Brincava-se com as caricas, construindo-se com elas e com os carrinhos
feitos de caixas de fósforos, com rodas de rolha, grandes países, onde por
vezes entrávamos em “guerra” com o país de caricas dos vizinhos. Outras vezes
fazíamos com essas caricas (tampinhas de refrigerantes) corridas de “bicicleta”
(que se prolongavam nas areias da praia de Santa Cruz), “jogos Olímpicos”,
viagens “espaciais” ao ´´armário mais alto lá de casa. Eu cheguei a fazer um
jornal manuscrito sobre a vida do meu “país das caricas”.
O “mundo” das caricas permitiu-me “viajar” para mais longe, para a casa
do Carrilho ou do To Zé, quase no extermo oposto da vila, gosto partilhado
também com o Jorge Pereira.
A “loucura” pelas caricas motivou, aliás, uma das maiores aventuras
desses dias de criança. O exame da 4ª classe era feito em Lisboa, no Liceu
Passos Manuel e, nessa ocasião, fiquei alguns dias hospedado em Lisboa com a
minha mãe, juntando-se a nós o Jorge Pereira e o Rogério, com as respectivas
mães. Acabado o exame, e tendo todos passado, fomos dar uma volta por Lisboa.
No Rossio existiam muitas esplanadas e muitas “caricas” espalhadas pelo chão,
algumas “raras” de encontrar em Torres Vedras. Comecei a apanhá-las e, às tantas,
dei por mim, sozinho, no meio de uma imensidão de gente. Pouco depois encontrei
o Jorge Pereira e, ainda mais à frente, o Rogério, todos perdidos das mães.
Fomos andando até ao início da rua do Coliseu, ao lado do D. Maria. Aí juntou-se uma pequena
multidão à nossa volta, até aparecer um polícia, que nos deu “vinte e cinco
tostões” para irmos para casa (como se nós soubéssemos onde estávamos
hospedados!). De repente, chegaram as nossas mães, muito aflitas, o Jorge levou
logo uma palmada, a minha mãe, com o nervosismo, desatou a rir. Resolvido o
assunto, e como o polícia já tinha desaparecido, comprei um gelado com o
dinheiro que ele me deu e continuámos o nosso passeio, não acabando por aí a
ventura. No Castelo de S. Jorge, chamado pelo Jorge para ver uns patos bébés,
resolvi atalhar caminho por cima de umas nenúfares, mergulhando todo vestido
num lago. Para mim, só havia plantas em terra firme, e não conhecia a
capacidade das nenúfares de viverem no meio da aquático. Só regressámos aos
nossos aposentos depois da roupa ter secado, ao sol, nas muralhas do Castelo de
S. Jorge.
Mais tarde, o gosto pela BD resultou na criação do fanzine Impulso no
Liceu, juntando mais um “lote” de novos amigos para a vida (Mário Rui, Vilhena,
Antero, Esteves, Zico, Calisto…).
Como o meu avô tinha uma papelaria, oferecia-me muitas revistas de BD,
um dos passatempos caseiros, lendo as aventuras das revistas “Zorro”, “Falcão”,
“O Foguetão” ou, mais tarde, o “TinTin”, sem esquecer a leitura das páginas
dominicais do “Reizinho” e do “Príncipe Valente” do Primeiro de Janeiro ou dos
Peanuts nas páginas do Diário de Lisboa.
Outro passatempo era a compra e troca de cromos, com vários temas, dos eternos jogadores de futebol, ao jogadores de hóquei, passando pelo filmes da Disney, pela história natural e de Portugal, pelos monumentos ou pelos cromos das pastilhas elásticas como os Beatles.

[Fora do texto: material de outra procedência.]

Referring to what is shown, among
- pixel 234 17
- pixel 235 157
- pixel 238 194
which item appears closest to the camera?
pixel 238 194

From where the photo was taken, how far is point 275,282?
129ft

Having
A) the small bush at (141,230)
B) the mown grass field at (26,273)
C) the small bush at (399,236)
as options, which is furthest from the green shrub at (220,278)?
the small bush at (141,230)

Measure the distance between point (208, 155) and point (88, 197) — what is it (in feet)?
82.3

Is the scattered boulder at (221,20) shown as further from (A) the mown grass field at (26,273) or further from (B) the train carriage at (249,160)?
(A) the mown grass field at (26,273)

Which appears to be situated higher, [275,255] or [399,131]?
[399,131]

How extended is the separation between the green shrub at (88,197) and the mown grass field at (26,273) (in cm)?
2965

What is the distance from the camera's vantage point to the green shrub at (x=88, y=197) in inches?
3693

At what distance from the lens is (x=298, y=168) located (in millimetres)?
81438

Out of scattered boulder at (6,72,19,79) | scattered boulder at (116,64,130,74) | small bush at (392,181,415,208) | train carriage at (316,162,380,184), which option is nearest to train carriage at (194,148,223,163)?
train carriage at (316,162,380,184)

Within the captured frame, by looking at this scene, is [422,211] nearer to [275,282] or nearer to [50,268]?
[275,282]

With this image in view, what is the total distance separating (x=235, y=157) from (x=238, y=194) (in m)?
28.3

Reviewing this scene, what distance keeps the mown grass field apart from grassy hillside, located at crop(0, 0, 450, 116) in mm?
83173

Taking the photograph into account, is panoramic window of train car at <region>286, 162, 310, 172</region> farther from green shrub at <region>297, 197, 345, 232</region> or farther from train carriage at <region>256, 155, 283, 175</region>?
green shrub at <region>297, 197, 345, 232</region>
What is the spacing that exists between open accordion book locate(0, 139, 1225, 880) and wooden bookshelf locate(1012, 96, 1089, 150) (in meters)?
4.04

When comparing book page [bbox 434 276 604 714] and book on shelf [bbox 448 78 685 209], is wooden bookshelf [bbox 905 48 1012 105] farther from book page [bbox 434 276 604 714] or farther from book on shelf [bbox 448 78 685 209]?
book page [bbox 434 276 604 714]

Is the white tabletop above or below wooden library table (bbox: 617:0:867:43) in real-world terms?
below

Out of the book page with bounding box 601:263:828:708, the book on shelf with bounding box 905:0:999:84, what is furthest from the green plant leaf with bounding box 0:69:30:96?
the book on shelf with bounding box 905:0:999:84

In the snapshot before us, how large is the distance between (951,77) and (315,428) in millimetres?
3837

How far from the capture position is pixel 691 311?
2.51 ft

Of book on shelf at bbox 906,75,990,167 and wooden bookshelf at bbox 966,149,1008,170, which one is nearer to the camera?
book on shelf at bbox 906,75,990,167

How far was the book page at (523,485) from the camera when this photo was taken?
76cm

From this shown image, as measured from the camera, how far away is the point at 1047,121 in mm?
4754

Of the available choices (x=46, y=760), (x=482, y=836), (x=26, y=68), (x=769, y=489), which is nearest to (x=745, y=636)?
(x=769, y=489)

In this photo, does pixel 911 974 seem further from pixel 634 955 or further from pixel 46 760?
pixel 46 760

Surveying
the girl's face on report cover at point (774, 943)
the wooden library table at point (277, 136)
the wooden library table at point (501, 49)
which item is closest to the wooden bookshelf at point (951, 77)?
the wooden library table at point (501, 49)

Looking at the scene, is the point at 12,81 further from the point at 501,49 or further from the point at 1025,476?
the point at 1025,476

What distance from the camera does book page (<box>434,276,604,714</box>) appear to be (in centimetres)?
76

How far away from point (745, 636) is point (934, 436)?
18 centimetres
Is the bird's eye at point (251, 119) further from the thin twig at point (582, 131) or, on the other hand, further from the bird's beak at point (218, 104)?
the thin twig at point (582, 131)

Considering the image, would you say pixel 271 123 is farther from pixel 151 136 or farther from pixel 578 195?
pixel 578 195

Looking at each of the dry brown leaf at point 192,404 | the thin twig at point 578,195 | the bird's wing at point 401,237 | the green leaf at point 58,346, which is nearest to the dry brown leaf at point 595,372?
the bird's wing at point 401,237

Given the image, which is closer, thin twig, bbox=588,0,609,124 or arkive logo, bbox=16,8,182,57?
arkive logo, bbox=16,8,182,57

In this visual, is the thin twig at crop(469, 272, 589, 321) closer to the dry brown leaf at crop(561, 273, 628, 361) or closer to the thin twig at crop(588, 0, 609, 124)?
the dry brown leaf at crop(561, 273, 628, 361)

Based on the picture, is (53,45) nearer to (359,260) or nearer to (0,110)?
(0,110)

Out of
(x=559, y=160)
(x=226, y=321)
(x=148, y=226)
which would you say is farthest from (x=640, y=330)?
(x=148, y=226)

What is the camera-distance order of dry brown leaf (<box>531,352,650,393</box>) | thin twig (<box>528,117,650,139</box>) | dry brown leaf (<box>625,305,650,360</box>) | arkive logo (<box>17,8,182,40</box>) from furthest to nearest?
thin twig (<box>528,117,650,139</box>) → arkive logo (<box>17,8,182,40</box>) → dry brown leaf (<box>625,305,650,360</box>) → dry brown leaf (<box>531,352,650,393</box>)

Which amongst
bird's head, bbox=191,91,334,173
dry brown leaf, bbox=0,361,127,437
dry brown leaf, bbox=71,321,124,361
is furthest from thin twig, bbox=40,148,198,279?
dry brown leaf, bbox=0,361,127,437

Também por essa altura, íamos aos Cucos apanhar musgo para os nossos presépio mais modestos. O meu era feitocom figuras de papel, pertencentes à minha mãe, com origem em figuras editadas pelas revistas da sua infância, o Diabrete, o Mosquito, ou o Cavaleiro Andante. Mais tarde a árvore de Natal, um pinheiro que o meu pai comprava, tornou-se dominante na época natalícia.
Anualmente, uma vez pelo Natal, outra vez pelo Verão, deslocava-me para “fora do Universo” da Praceta.
No Natal, ia com a minha mãe, de comboio, a Lisboa, à zona do Chiado
para as compras de Natal, e lembro-me da forma como ficava a salivar com as
montras cheias de brinquedos que eu nem imaginava que existiam.
No Verão, íamos todos de comboio, numa viagem interminável, até Coimbra,
visitar os meus avós paternos.
Fomos fazendo outros amigos para a vida no Liceu e nas férias de Verão
de Santa Cruz, e íamos crescendo à medida que o nosso universo se alargava,
cada vez em maior velocidade, até chegarmos à idade adulta.
Muito fica por contar e recordar, mas aqui deixamos um pequeno apontamento de alguém que teve uma infância privilegiada, sem saudosismos balofos, nem confundindo os belos tempos da infância com os “negros” tempos da sociedade portuguesa de então.
9 comentários:
Adorei ler!!! Todo esse percurso me é familiar.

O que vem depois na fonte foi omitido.